---------- Fragmento del texto

Todas estas cosas les sucedieron a ellos en figura y fueron escritas para amonestarnos a nosotros, para quienes ha llegado la plenitud de los tiempos. (Primera Epístola de san Pablo a los corintios, cap. X, v. 11). |
Haec autem omnia in figura contingebant illis: scripta sunt autem ad correctionem nostram, in quos fines saeculorum devenerunt. (Sancti Pauli Corinthiis Epistola Prima, cap. X, v. 11). |
Fulcanelli entendió siempre por la expresión morada filosofal todo soporte simbólico de la Verdad hermética, cualesquiera pudieran ser su naturaleza e importancia. A saber, por ejemplo, la minúscula figurilla conservada en una vitrina, la pieza de iconografía en simple hoja o cuadro, o el monumento arquitectónico ya sea detalle, vestigio, o castillo o iglesia en su integridad.
De entre los modestos iniciales, por desgracia, muchos se hallaban más o menos deteriorados. Otros, lo cual es infinitamente peor, desaparecieron en su totalidad, a menudo bajo bombas amigas cuya necesidad era poco menos que discutible. De esta miseria lastimosa, Lisieux ofrece como una ilustración realmente tópica, ya que fue destruido en su parte antigua incluido el palacio, de valor inestimable. Durante aquel tiempo gozaba de una serena inmunidad la basílica comercial, que es sobre todo notable por su cúpula, en perfecta armonía con la atmósfera habitual de los grandes almacenes de París.
*
Para nosotros, que trabajamos por vía seca [11] en el horno, la morada filosofal, a la vez la más humilde y la más opulenta, es la caverna de Belén, donde la Virgen María dio a luz al divino Niño. El albergue subterráneo se encontraba a tanta profundidad, que la luz no penetró jamás en él, sino siempre las tinieblas, porque en el interior no recibía la claridad del día: lux non fuit unquam sed semper tenebrae, quia lumen diei penitus non habebat[12].
Allí, según la secuencia de la misa del día de los dominicos.

--------------------

Tarea ▸
Actualiza el texto sobre la morada filosofal: escríbelo otra vez empezando por "Todas estas cosas" y siguiendo hasta "en su integridad.", pero pon "urna" en lugar de "vitrina".

---------- Datos proporcionados

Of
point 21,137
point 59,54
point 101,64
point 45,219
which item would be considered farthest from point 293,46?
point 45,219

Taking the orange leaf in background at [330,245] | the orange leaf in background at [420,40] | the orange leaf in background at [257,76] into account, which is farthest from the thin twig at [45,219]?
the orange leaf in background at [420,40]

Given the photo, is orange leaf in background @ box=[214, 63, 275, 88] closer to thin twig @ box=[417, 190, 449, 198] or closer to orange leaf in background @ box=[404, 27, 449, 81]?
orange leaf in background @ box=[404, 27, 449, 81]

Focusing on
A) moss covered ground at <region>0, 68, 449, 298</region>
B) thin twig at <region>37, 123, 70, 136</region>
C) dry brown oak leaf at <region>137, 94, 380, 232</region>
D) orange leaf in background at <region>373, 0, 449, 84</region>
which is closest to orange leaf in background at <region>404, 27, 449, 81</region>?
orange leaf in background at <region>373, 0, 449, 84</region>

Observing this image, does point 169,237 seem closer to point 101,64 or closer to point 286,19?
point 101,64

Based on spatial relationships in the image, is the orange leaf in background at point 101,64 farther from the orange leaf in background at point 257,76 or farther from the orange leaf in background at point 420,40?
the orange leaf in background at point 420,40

--------------------

Solución ▸
Todas estas cosas les sucedieron a ellos en figura y fueron escritas para amonestarnos a nosotros, para quienes ha llegado la plenitud de los tiempos. (Primera Epístola de san Pablo a los corintios, cap. X, v. 11). |
Haec autem omnia in figura contingebant illis: scripta sunt autem ad correctionem nostram, in quos fines saeculorum devenerunt. (Sancti Pauli Corinthiis Epistola Prima, cap. X, v. 11). |
Fulcanelli entendió siempre por la expresión morada filosofal todo soporte simbólico de la Verdad hermética, cualesquiera pudieran ser su naturaleza e importancia. A saber, por ejemplo, la minúscula figurilla conservada en una urna, la pieza de iconografía en simple hoja o cuadro, o el monumento arquitectónico ya sea detalle, vestigio, o castillo o iglesia en su integridad.